• _TASKS_:
**1.** What points do the Delmarva Power posts suggest readers might mention in their letters? List every one.
**2.** Answer these questions from the Delmarva Power posts:
(a) What fax number is given, and which office does it reach?
(b) What deadline for a power purchase agreement did the PSC set in August?
(c) Who is named as President of Delmarva Power?
**3.** Can you retype the passage of the Delmarva Power posts between "Of course, I'm" and "to the agreement.", inclusive?

• _TEXT SHOWN_:
+ + + + + + +

We will surely hear more from Delmarva Power on these points in the near future, as the company prepares its next move in its strategy to block implementation of the PSC's order to bring wind power to Delaware. I will have more to say on how to make sense of the numbers in the next few days.

Friday, September 21, 2007

Delmarva Power Is Interested in What You Think

Nancy at Delaware Way had the story five days ago, and the News Journal ran the story today: Delmarva Power is conducting polling to help the company shape its PR campaign explaining why it should not have to enter into a contract to bring wind power to Delaware.
If Delmarva Power is so interested what the public thinks, then perhaps it's time the company heard from you. Here's where to send your letters:
Mr. Gary Stockbridge
President
Delmarva Power
P.O. Box 231
Wilmington, DE 1899-0231
If you want to fax your letter, the number 302 429 3801 connects to the general counsel's office.
In your letter, you might mention that the law gives the Public Service Commission (PSC) the authority to direct Delmarva Power to contract with Bluewater Wind for wind power. Or you might point out that it's the job of the PSC, not Delmarva Power, to represent the public interest. Or you could write that the long term trends in the cost of fossil fuels will almost certainly make them far more expensive than wind over the next 25 years. Or you might mention the environmental and health benefits of clean energy.
Of course, I'm interested in what you have to say as well. Send me a copies of your letters and I will post excerpts.

Thursday, September 20, 2007

Pressing the Issue on Delaware's Energy Future

Earlier this week, I wrote that the Public Service Commission (PSC) was considering an order to require Delmarva Power and Bluewater Wind to present a power purchase agreement (PPA) by November 30. It didn't occur to me until after I read the text of Order 7287 that this represents an acceleration of the timeline the PSC set in August, which set December 31 as the deadline for a PPA.
As loyal readers learned last week, Delmarva Power adhered to the letter of the law, as it were, by presenting terms sheets as required by the PSC. The only thing missing from the agreement between Delmarva Power and Bluewater Wind was Delmarva Power's actual agreement to the agreement.
By moving up the deadline for presenting a PPA, the PSC seems to be forcing Delmarva's hand. Delmarva Power has an appeal filed that challenges the entire basis of the order directing the company to negotiate terms to bring wind power to Delaware. In the meanwhile, the PSC and the other agencies are condensing the timeline to force Delmarva Power to either negotiate a complete PPA by November 30 or proceed with its appeal of the order directing it to negotiate with Bluewater Wind.
I plan to present much more on Delmarva Power's corporate strategy and the public interest in the comong days. Stay tuned.

+ + + + + + +

• _DATASET EXTRACT_:
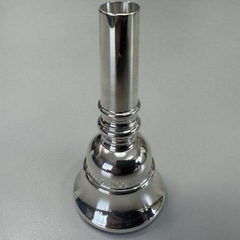 ICON チューバマウスピース　アーバンスタイルの画像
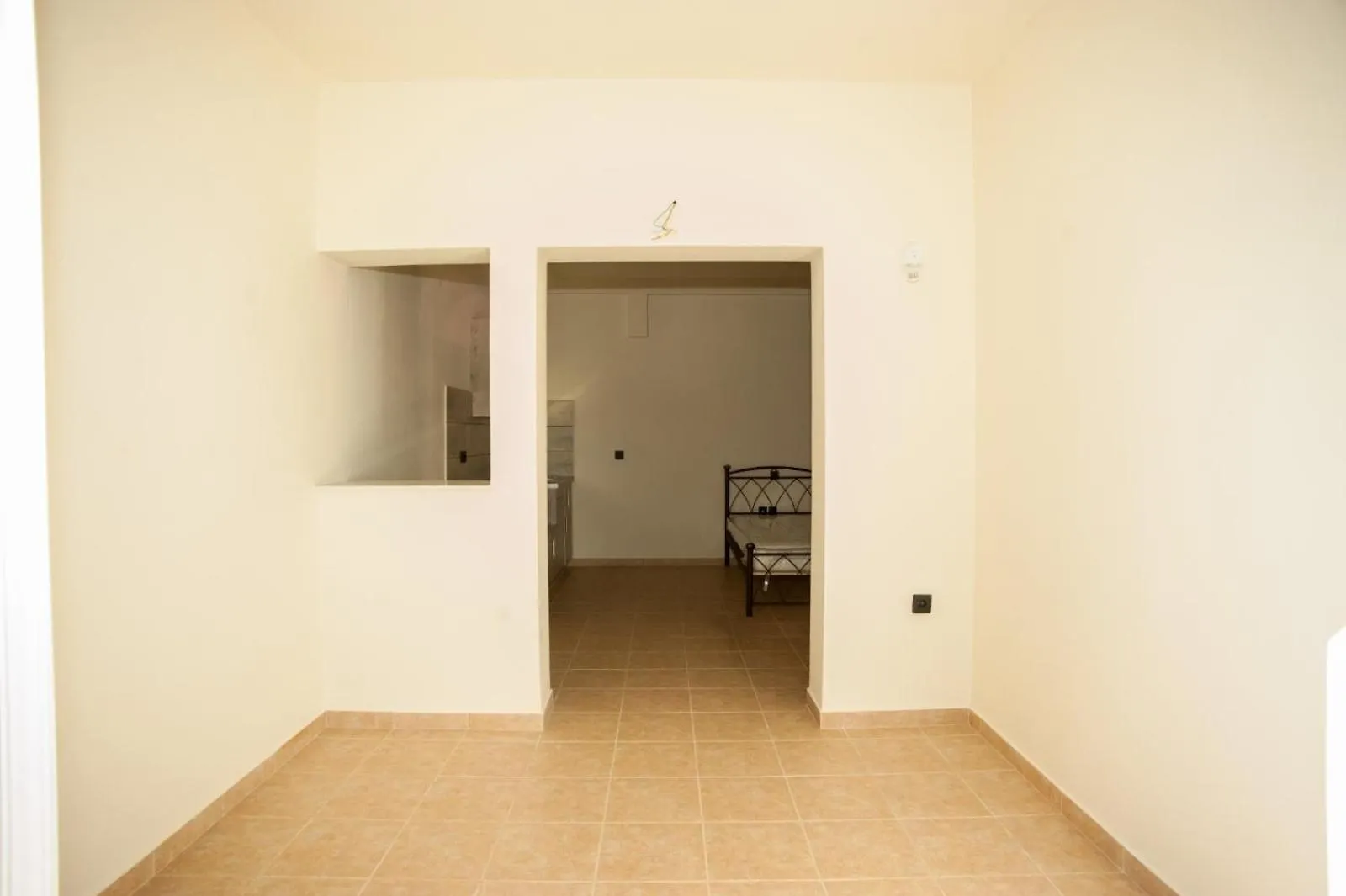 Panagis Apartments Argostoli  Argostoli (Kefalonia)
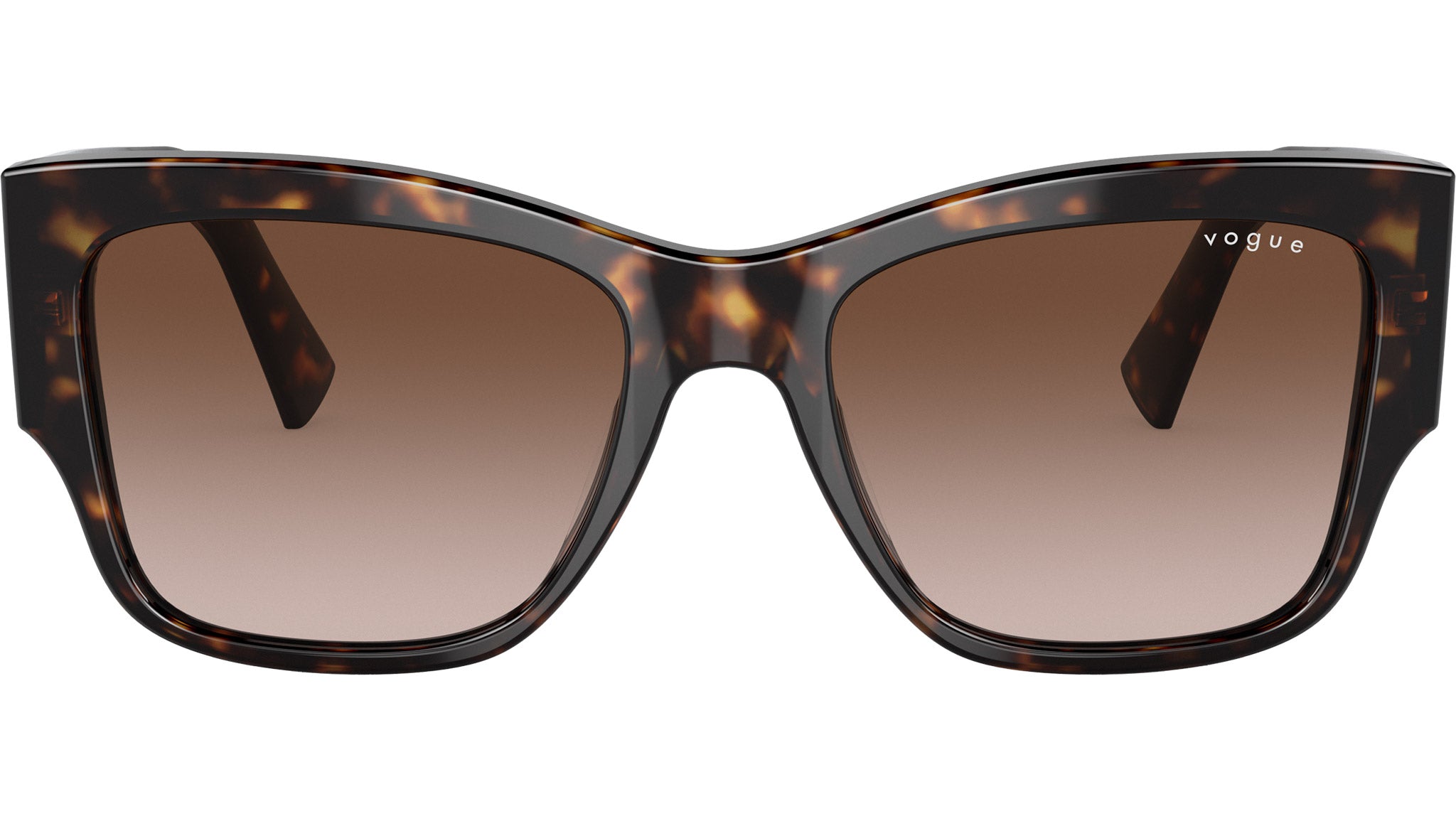 Gafas de Sol Vogue Eyewear VO5462S W65613 54 18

+ + + + + + +

• _PER-TASK ANSWERS_:
**1.**
- The law gives the Public Service Commission (PSC) the authority to direct Delmarva Power to contract with Bluewater Wind for wind power.
- It is the job of the PSC, not Delmarva Power, to represent the public interest.
- Long-term trends in the cost of fossil fuels will almost certainly make them far more expensive than wind over the next 25 years.
- Clean energy has environmental and health benefits.

**2.**
(a) 302 429 3801, which connects to the general counsel's office.
(b) December 31.
(c) Mr. Gary Stockbridge.

**3.**
Of course, I'm interested in what you have to say as well. Send me a copies of your letters and I will post excerpts.

Thursday, September 20, 2007

Pressing the Issue on Delaware's Energy Future

Earlier this week, I wrote that the Public Service Commission (PSC) was considering an order to require Delmarva Power and Bluewater Wind to present a power purchase agreement (PPA) by November 30. It didn't occur to me until after I read the text of Order 7287 that this represents an acceleration of the timeline the PSC set in August, which set December 31 as the deadline for a PPA.
As loyal readers learned last week, Delmarva Power adhered to the letter of the law, as it were, by presenting terms sheets as required by the PSC. The only thing missing from the agreement between Delmarva Power and Bluewater Wind was Delmarva Power's actual agreement to the agreement.